We’ve talked about DB’s dangerously leveraged position. From yesterday’s Trouble Brewing:
Deutsche reported OTC (not total) derivatives in its 2015 annual report of €41.9 trillion, about $47.3 trillion in USD. With Tier 1 capital of €48.7 billion, this works out to a multiple of derivatives to Tier 1 capital of 861, or a wipeout ratio of approximately 0.11%. In other words, a minuscule 0.11% decline in the value of DB’s OTC derivatives portfolio would wipe out all of its Tier 1 capital.
Like every other bank, they’ll tell you the exposure isn’t that great, that almost all of their positions are offset by other positions — what they call “netting.” Of course, we learned from Lehman, AIG and Bear Stearns that netting out the exposure for balance sheet purposes isn’t the same as eliminating the exposure.
For a sense of scale, €41.9 trillion in 100 euro banknotes laid end-to-end would almost reach Mars.

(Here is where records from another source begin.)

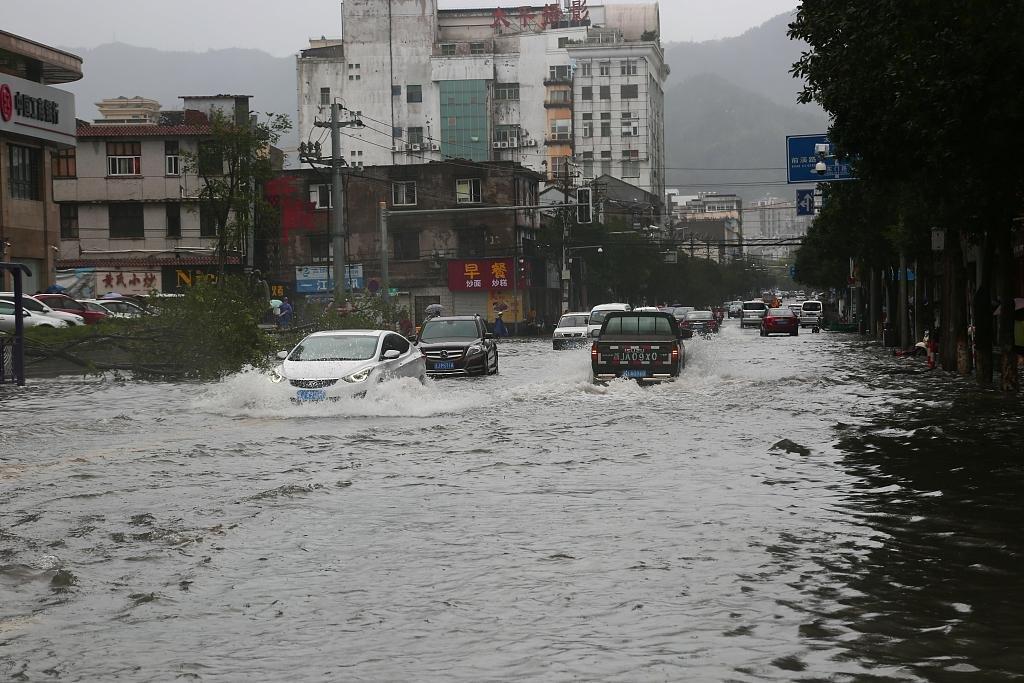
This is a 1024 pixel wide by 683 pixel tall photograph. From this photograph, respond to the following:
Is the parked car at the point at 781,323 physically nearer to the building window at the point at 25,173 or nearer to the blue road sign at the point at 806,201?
the blue road sign at the point at 806,201

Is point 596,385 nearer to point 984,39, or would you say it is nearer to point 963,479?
point 984,39

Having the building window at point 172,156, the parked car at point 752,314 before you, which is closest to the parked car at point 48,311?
the building window at point 172,156

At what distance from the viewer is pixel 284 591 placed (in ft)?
27.3

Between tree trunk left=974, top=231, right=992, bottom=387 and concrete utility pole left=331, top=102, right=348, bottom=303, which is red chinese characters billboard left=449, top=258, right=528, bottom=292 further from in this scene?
tree trunk left=974, top=231, right=992, bottom=387

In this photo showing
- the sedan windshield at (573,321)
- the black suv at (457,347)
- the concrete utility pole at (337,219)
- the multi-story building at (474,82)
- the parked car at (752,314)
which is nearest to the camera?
the black suv at (457,347)

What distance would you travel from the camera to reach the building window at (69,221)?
255 ft

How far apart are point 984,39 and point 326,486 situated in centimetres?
1090

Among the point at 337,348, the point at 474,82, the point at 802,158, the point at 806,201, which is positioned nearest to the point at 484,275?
the point at 806,201

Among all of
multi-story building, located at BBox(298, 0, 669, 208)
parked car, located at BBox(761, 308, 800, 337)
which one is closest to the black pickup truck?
parked car, located at BBox(761, 308, 800, 337)

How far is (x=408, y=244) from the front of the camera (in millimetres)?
85250

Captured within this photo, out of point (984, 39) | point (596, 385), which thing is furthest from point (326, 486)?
point (596, 385)

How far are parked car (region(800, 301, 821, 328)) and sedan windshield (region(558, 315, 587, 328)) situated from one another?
36.4 m

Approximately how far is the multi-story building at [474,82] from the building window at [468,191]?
4625 cm

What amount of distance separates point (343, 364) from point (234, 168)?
49.1m
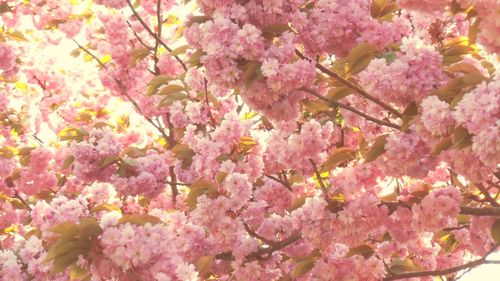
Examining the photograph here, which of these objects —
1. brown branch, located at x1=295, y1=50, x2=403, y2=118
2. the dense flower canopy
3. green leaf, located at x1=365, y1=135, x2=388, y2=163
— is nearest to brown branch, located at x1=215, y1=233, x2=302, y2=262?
the dense flower canopy

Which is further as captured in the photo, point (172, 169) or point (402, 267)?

So, it’s a relatively big number. As I’ve shown in previous posts, DB isn’t exactly an outlier amongst its TBTF peers in this respect [see: Banks’ Wipeout Ratios.]
But, I try not to pay too much attention to fundamentals. In fact, in my 35 years of investing, I’ve never seen a bigger gulf between fundamentals and price action. Let’s look instead at DB’s charts, which aptly illustrate the importance of the current stock price.

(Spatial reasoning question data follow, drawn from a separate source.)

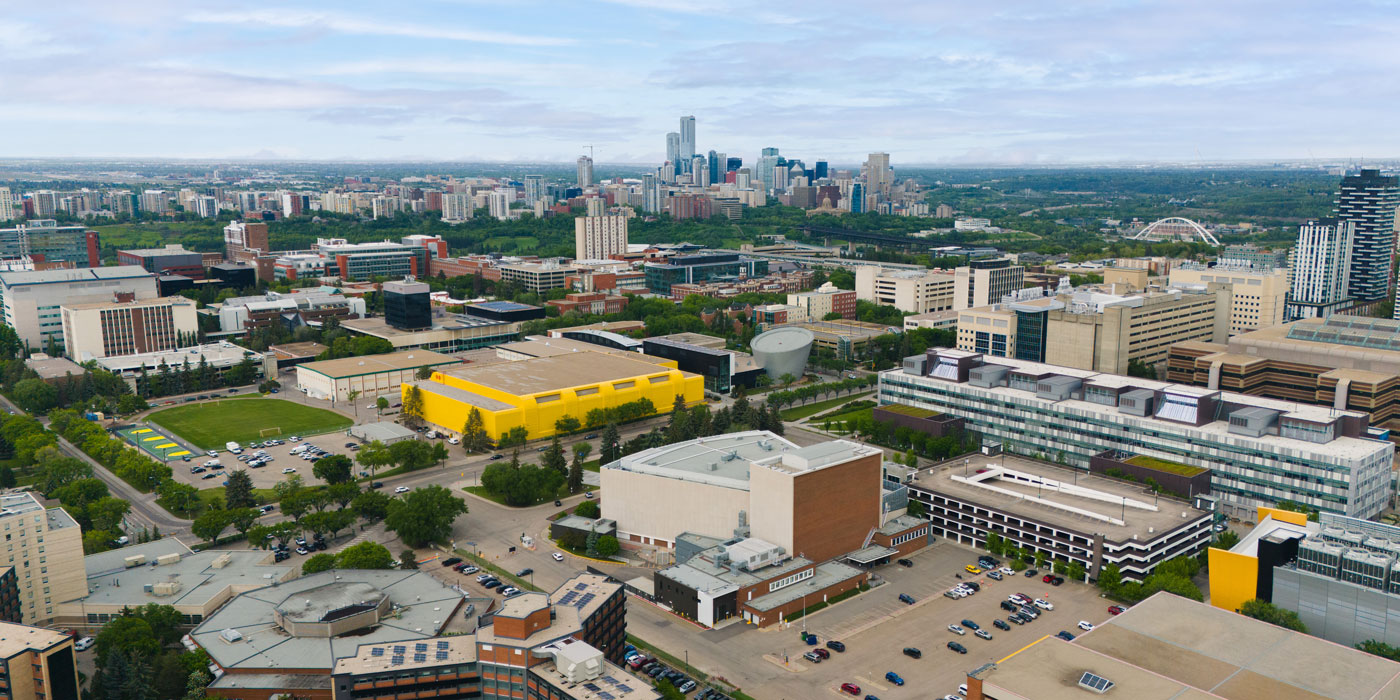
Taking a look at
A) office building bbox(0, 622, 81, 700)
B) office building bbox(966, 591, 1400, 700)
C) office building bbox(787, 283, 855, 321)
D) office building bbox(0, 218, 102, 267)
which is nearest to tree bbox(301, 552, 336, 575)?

Special thanks to consulting client A.C., which asked me to evaluate DB and authorized me to share these charts very quickly after delivering them.
If we pull back a little, we can see a larger falling channel (in purple) that contains the red channel. Its bottom is much lower than current prices. It’s not an outstanding fit, except for the fact that we have two good tags on its top and several on its midline — including the last downturn on Sep 9. This is the channel TPTB don’t want to see play out.Last: the big picture, which illustrates how critical holding this morning’s low of 11.23 is. If this channel dating back to 1998 breaks down, all bets are off. The purple and gray channels take over, and DB goes the way of Lehman. Of course, if that should happen, it won’t be the only bank going down the tubes. Lots of counterparties amongst that $47 trillion in derivatives.
So, to answer the question “will Deutsche Bank survive” we have to ask:
- Are TPTB paying attention to these charts? Based on the fact that every previous approach to the channel bottom resulted in a bounce, I’d say yes.
- Are they willing to do what it takes to allow a bounce here? We got a hint, today, when stocks were slipping toward the May 2015 highs (yes, again) and a well-timed blurb appeared in the financial press stating that the $14 billion fine might be reduced if DB “cooperated.” The algos love that kind of stuff.
Fifteen years ago, I took some time off from Wall Street to try my hand at writing and producing film. It might seem thoroughly unrelated from technical analysis, but it’s not. I’m firmly convinced that much of what happens in the “markets” these days is scripted.
If you want to know what’s going to happen next, it often helps to ponder what you would do if you were charged with propping up the markets — the unwritten mandate about which central bankers care most.
I don’t think it’s overstating matters to say that Deutsche Bank’s failure would create another Great Financial Crisis. I’m pretty sure the Fed, ECB, BoJ, BIS, and SNB know this. And, I’m pretty sure people at each of those organizations have shown charts similar to mine to their respective bosses [if not, might I humbly suggest a subscription?]
So, I’m pretty darn sure TPTB will step in and prevent DB from making new lows. This makes it a “buy” here at 11.23, but with tight stops for obvious reasons. Initial price target: 12.42 (+5.4%), followed by 13.02 (+10.5%) and 13.98 (+18.7%.)